The pact will will also see Australia acquire its first fleet of nuclear-powered submarines.
The first priority of the “next generation” partnership will be to deliver a nuclear-powered submarine fleet, Prime Minister Scott Morrison confirmed in a joint virtual media conference with US President Joe Biden and UK Prime Minister Boris Johnson.
The fleet will be built in Adelaide, with the new AUKUS partnership to determine the way forward in the next 18 months.
While Australia’s new submarine fleet will be nuclear powered, they will not be armed with nuclear weapons.
The move is expected to see Australia scrap a $90 billion deal with French submarine maker Naval Group struck in 2016.
Mr Morrison said Australia was not seeking to acquire nuclear weapons or develop a civil nuclear capability.
Mr Morrison said AUKUS was a response to an increasingly “complex” Indo-Pacific.
“This affects us all,” he said.
“The future of the Indo-Pacific will impact all our futures.
“To meet these challenges, to help deliver the security and stability our region needs, we must now take our partnership to a new level.”
Mr Morrison did not directly mention the Chinese government in his comments.
“This will be one of the most complex and technically demanding projects in the world,” Mr Johnson said.
“Lasting for decades and requiring the most advanced technology.”
Mr Johnson said Australia was a “kindred nation” to the UK.
He said the decision to acquire nuclear submarines, which only a handful of countries possessed, was a “momentous decision”.
All three leaders hailed the strength of the Australia-US-UK alliance.
Mr Morrison said the three nations saw the world through a “similar lens”
“We have always believed in a world that favours freedom, that respects human dignity, the rule of law, the independence of sovereign states and the peaceful fellowship of nations,” he said.
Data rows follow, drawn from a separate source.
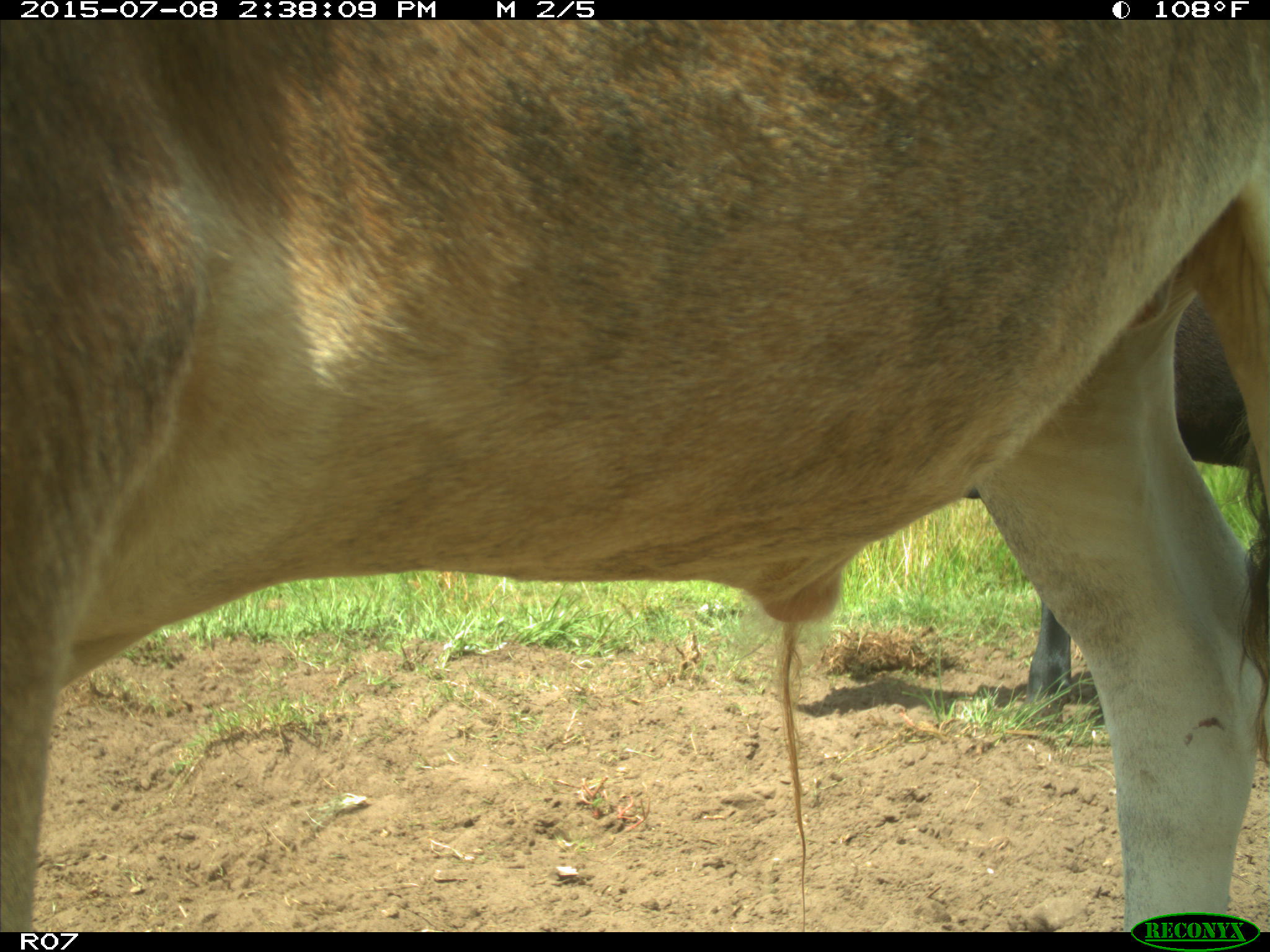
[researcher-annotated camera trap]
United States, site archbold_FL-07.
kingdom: Animalia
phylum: Chordata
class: Mammalia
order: Artiodactyla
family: Bovidae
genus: Bos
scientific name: Bos taurus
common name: domestic cow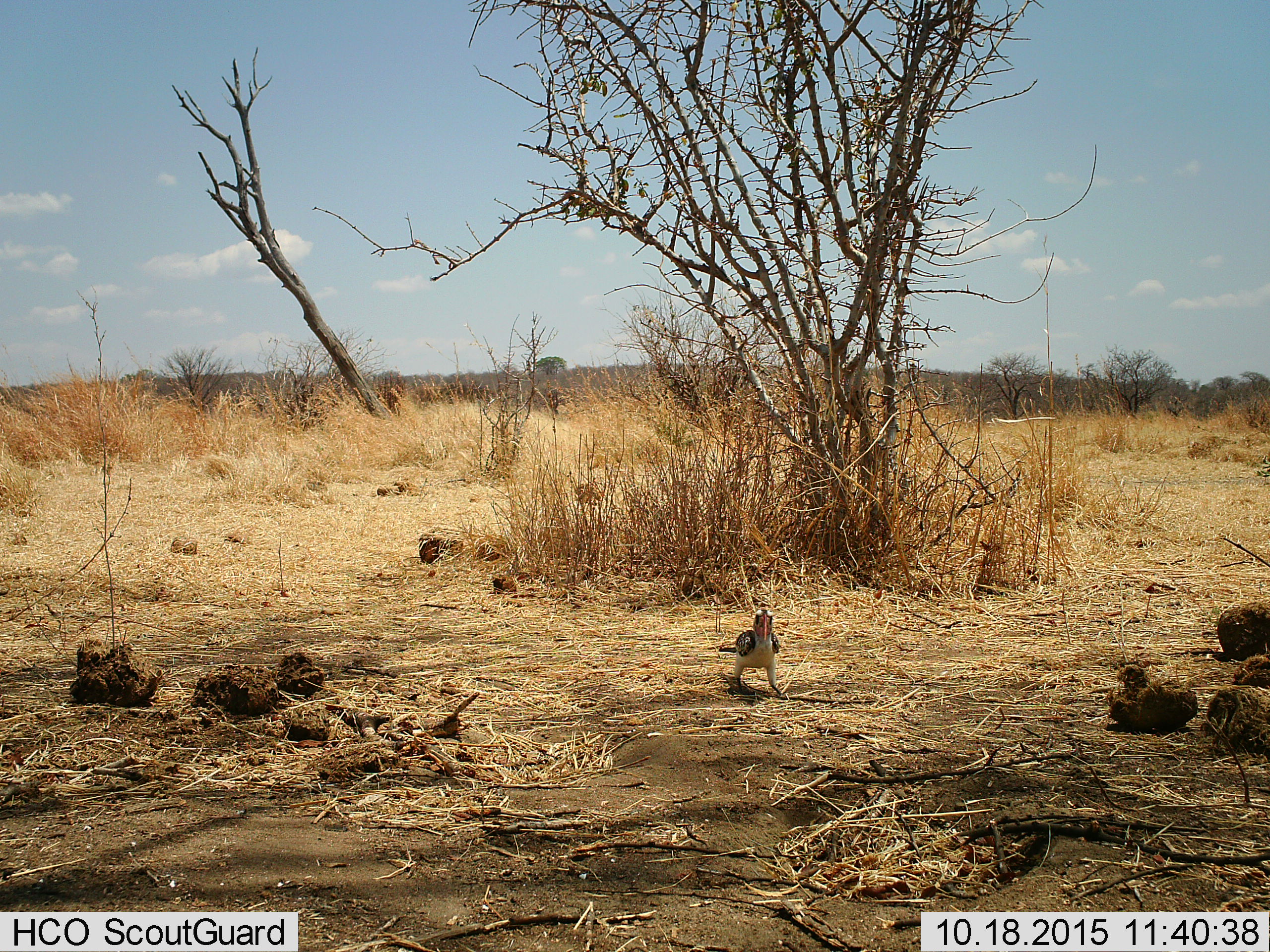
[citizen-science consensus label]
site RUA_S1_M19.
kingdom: Animalia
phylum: Chordata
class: Aves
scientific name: Aves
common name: bird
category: birdother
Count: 1.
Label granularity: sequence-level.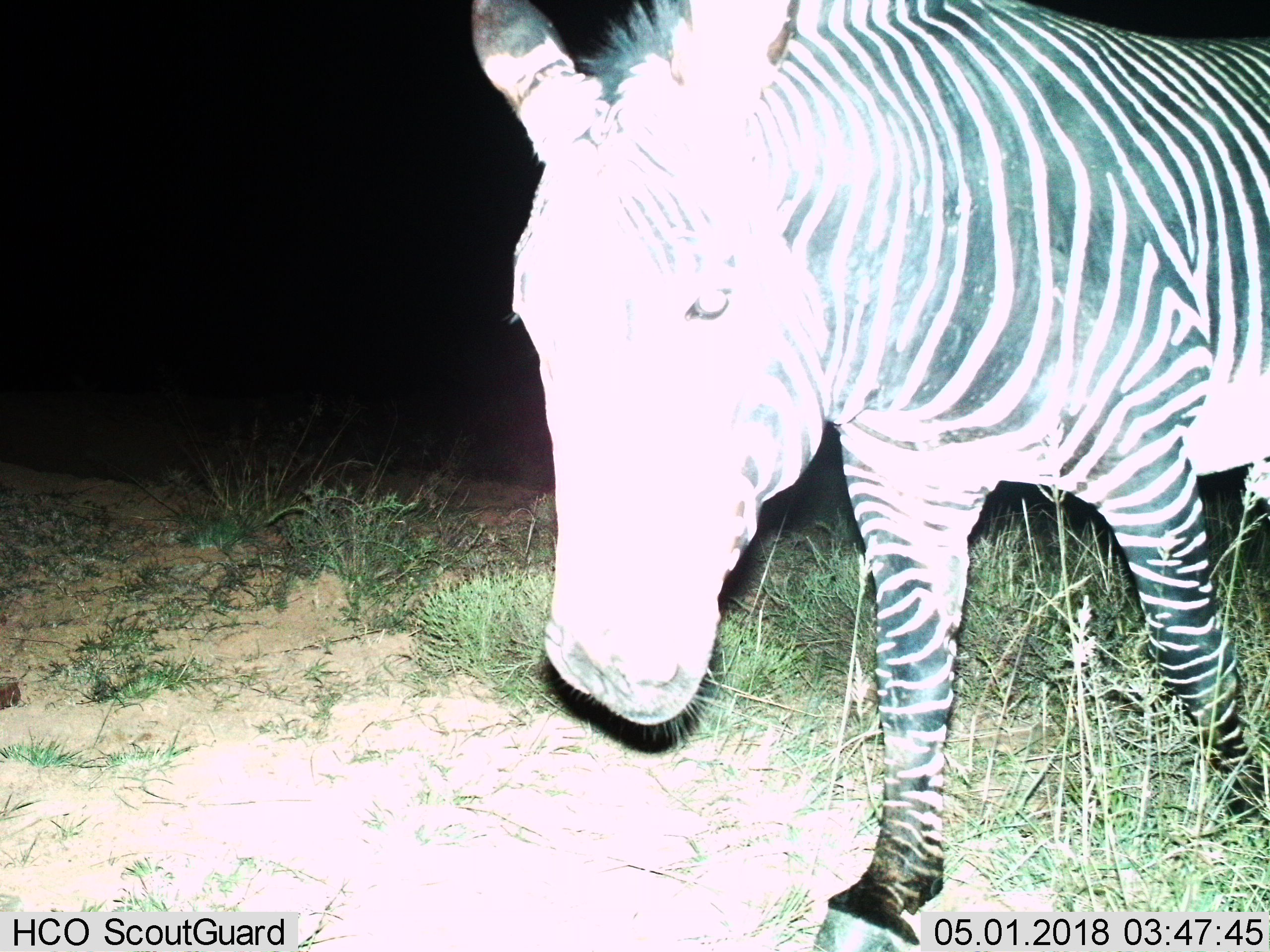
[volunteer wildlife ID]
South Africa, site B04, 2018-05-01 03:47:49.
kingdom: Animalia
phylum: Chordata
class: Mammalia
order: Perissodactyla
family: Equidae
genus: Equus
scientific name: Equus zebra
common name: mountain zebra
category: zebramountain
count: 1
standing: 10%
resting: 0%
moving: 90%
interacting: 0%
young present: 0%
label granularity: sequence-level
“And while we’ve always looked to each other to do what we believe is right, we have never left each other.”
He labelled Mr Johnson and Mr Biden “great friends of freedom”.
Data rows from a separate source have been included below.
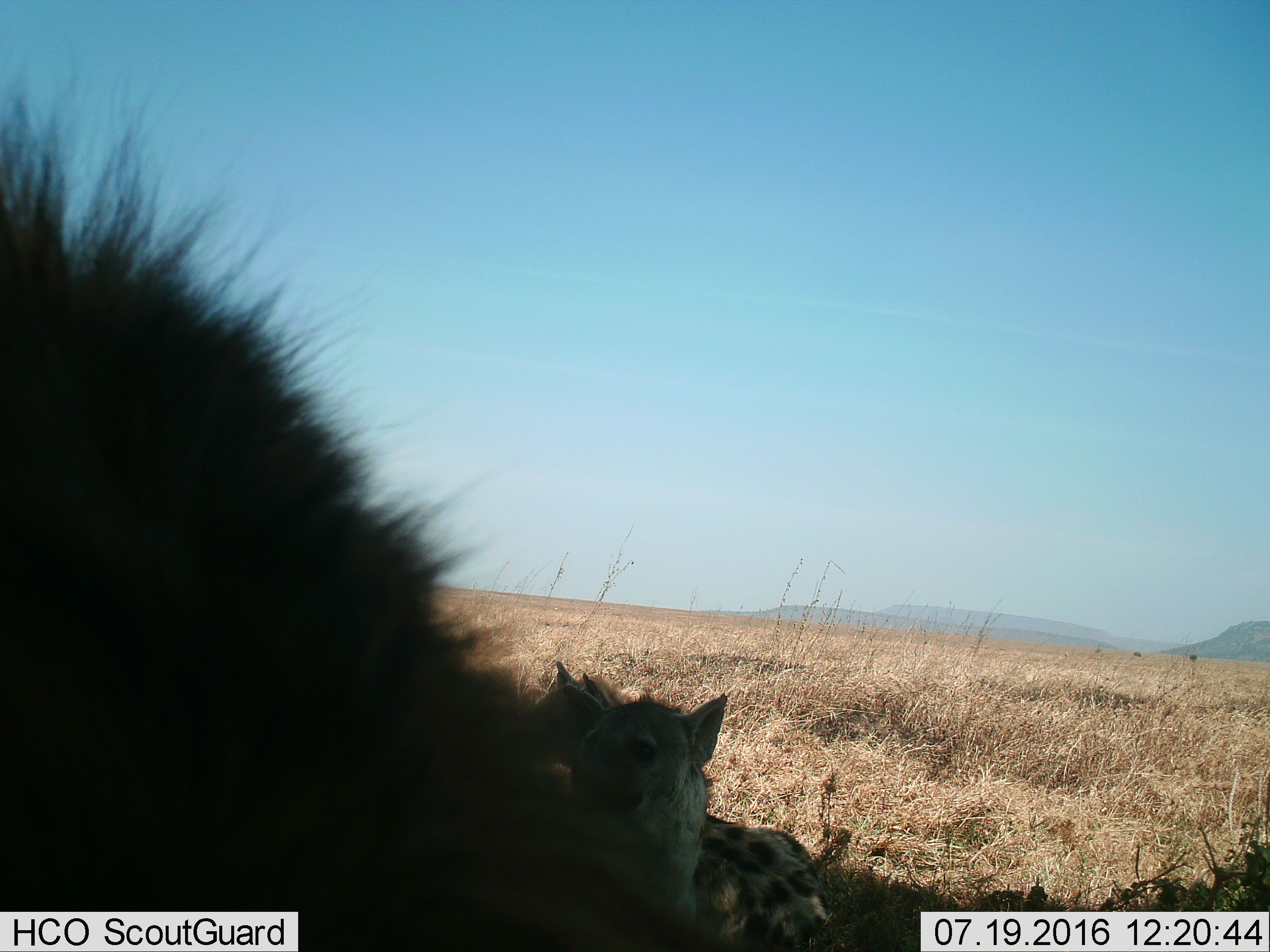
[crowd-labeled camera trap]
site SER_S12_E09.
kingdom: Animalia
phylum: Chordata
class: Mammalia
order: Carnivora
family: Hyaenidae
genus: Crocuta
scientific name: Crocuta crocuta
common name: spotted hyena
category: hyenaspotted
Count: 3.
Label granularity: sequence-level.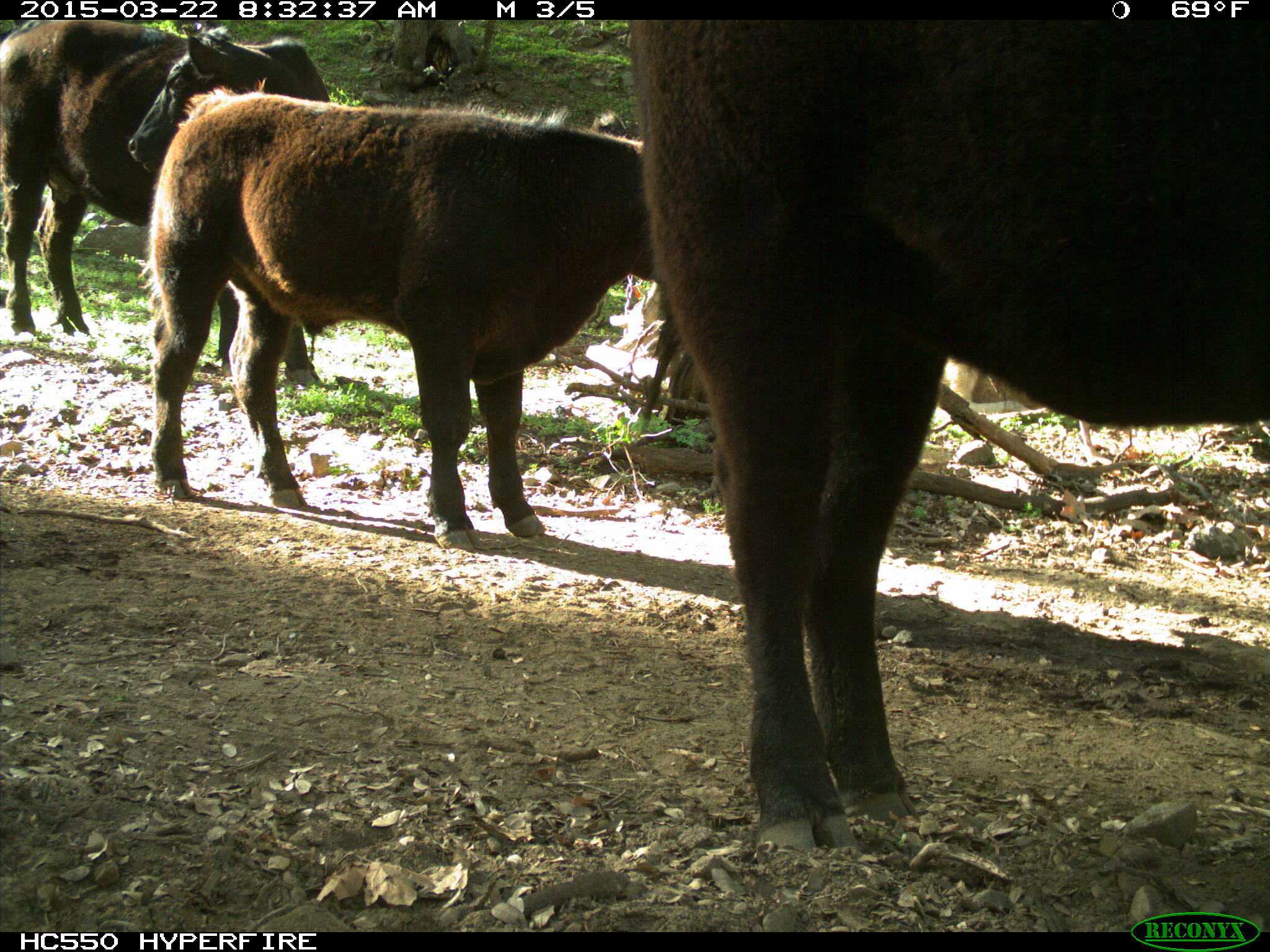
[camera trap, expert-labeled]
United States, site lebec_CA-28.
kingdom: Animalia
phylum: Chordata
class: Mammalia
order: Artiodactyla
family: Bovidae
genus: Bos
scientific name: Bos taurus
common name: domestic cow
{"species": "Bos taurus (domestic cow)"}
Mr Johnson said AUKUS was a “new chapter” of the countries’ existing friendship.
“The UK, Australia and the US will be joined even more closely together, reflecting the measure of trust between us, the depths of our friendship and the enduring strength of our shared values of freedom and democracy,” he said.
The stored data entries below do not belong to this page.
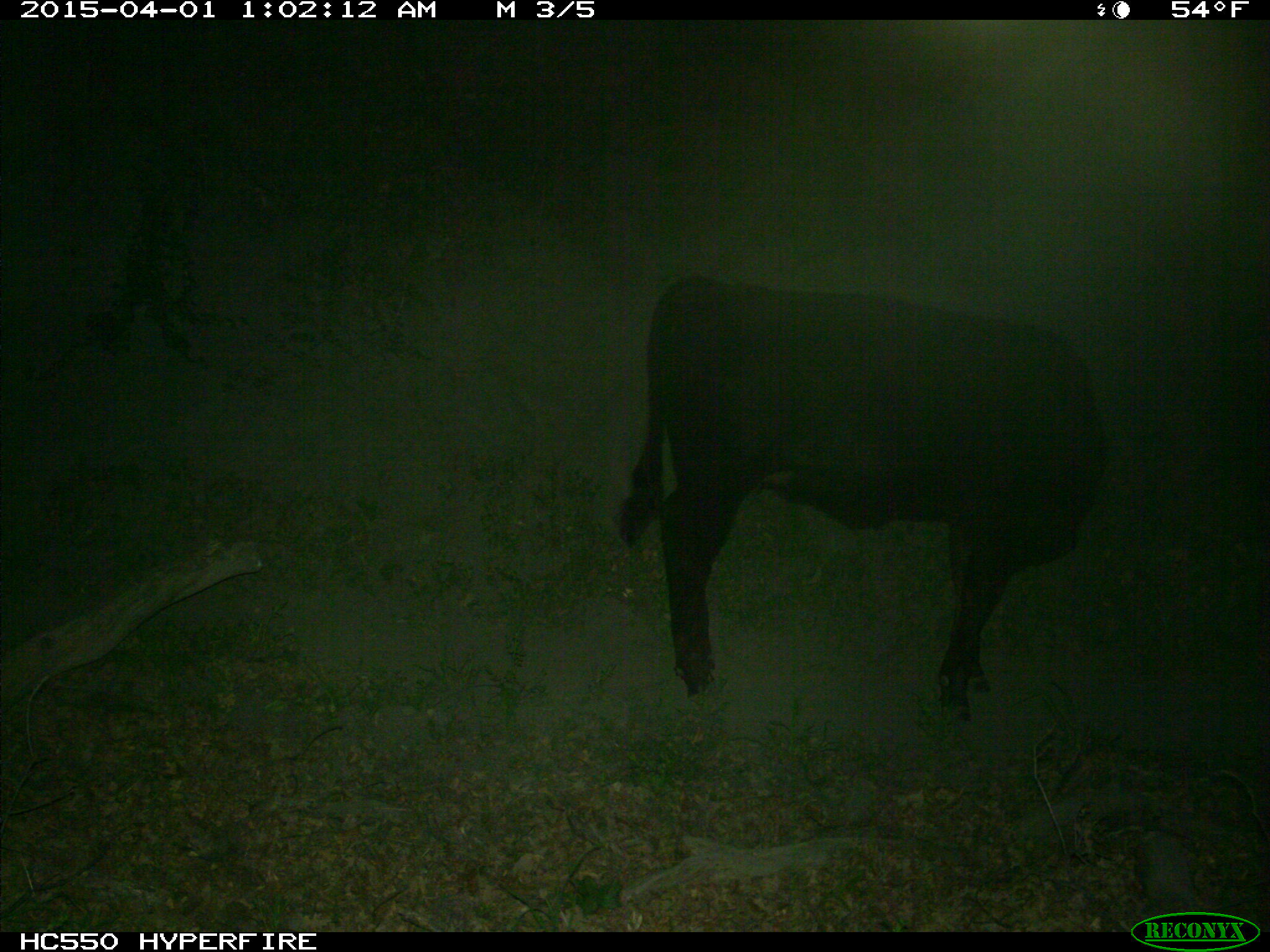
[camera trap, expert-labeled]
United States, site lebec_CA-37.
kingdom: Animalia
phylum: Chordata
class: Mammalia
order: Artiodactyla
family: Bovidae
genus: Bos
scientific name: Bos taurus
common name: domestic cow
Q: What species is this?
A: Bos taurus (domestic cow).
“Australia is one of our oldest friends, a kindred nation and a fellow democracy and a natural partner in this enterprise.”
Mr Biden said the three nations had fought together for “more than a century”.
“This is about investing in our greatest source of strength, our alliances, and updating them and to better meet the threats of today and tomorrow,” he said.
“It’s about connecting America’s existing allies and partners in new ways and amplifying our ability to collaborate, recognising there is no reasonable divide separating the interests of our Atlantic and Pacific partners.”
FULL STATEMENT FROM JOINT LEADERS
As leaders of Australia, the United Kingdom, and the United States, guided by our enduring ideals and shared commitment to the international rules-based order, we resolve to deepen diplomatic, security, and defense cooperation in the Indo-Pacific region, including by working with partners, to meet the challenges of the twenty-first century. As part of this effort, we are announcing the creation of an enhanced trilateral security partnership called “AUKUS” — Australia, the United Kingdom, and the United States.
Through AUKUS, our governments will strengthen the ability of each to support our security and defense interests, building on our longstanding and ongoing bilateral ties. We will promote deeper information and technology sharing. We will foster deeper integration of security and defense-related science, technology, industrial bases, and supply chains. And in particular, we will significantly deepen cooperation on a range of security and defense capabilities.
As the first initiative under AUKUS, recognizing our common tradition as maritime democracies, we commit to a shared ambition to support Australia in acquiring nuclear-powered submarines for the Royal Australian Navy. Today, we embark on a trilateral effort of 18 months to seek an optimal pathway to deliver this capability. We will leverage expertise from the United States and the United Kingdom, building on the two countries’ submarine programs to bring an Australian capability into service at the earliest achievable date.
The development of Australia’s nuclear-powered submarines would be a joint endeavour between the three nations, with a focus on interoperability, commonality, and mutual benefit. Australia is committed to adhering to the highest standards for safeguards, transparency, verification, and accountancy measures to ensure the non-proliferation, safety, and security of nuclear material and technology. Australia remains committed to fulfilling all of its obligations as a non-nuclear weapons state, including with the International Atomic Energy Agency. Our three nations are deeply committed to upholding our leadership on global non-proliferation.
Recognizing our deep defense ties, built over decades, today we also embark on further trilateral collaboration under AUKUS to enhance our joint capabilities and interoperability. These initial efforts will focus on cyber capabilities, artificial intelligence, quantum technologies, and additional undersea capabilities.
The endeavour we launch today will help sustain peace and stability in the Indo-Pacific region. For more than 70 years, Australia, the United Kingdom, and the United States, have worked together, along with other important allies and partners, to protect our shared values and promote security and prosperity. Today, with the formation of AUKUS, we recommit ourselves to this vision.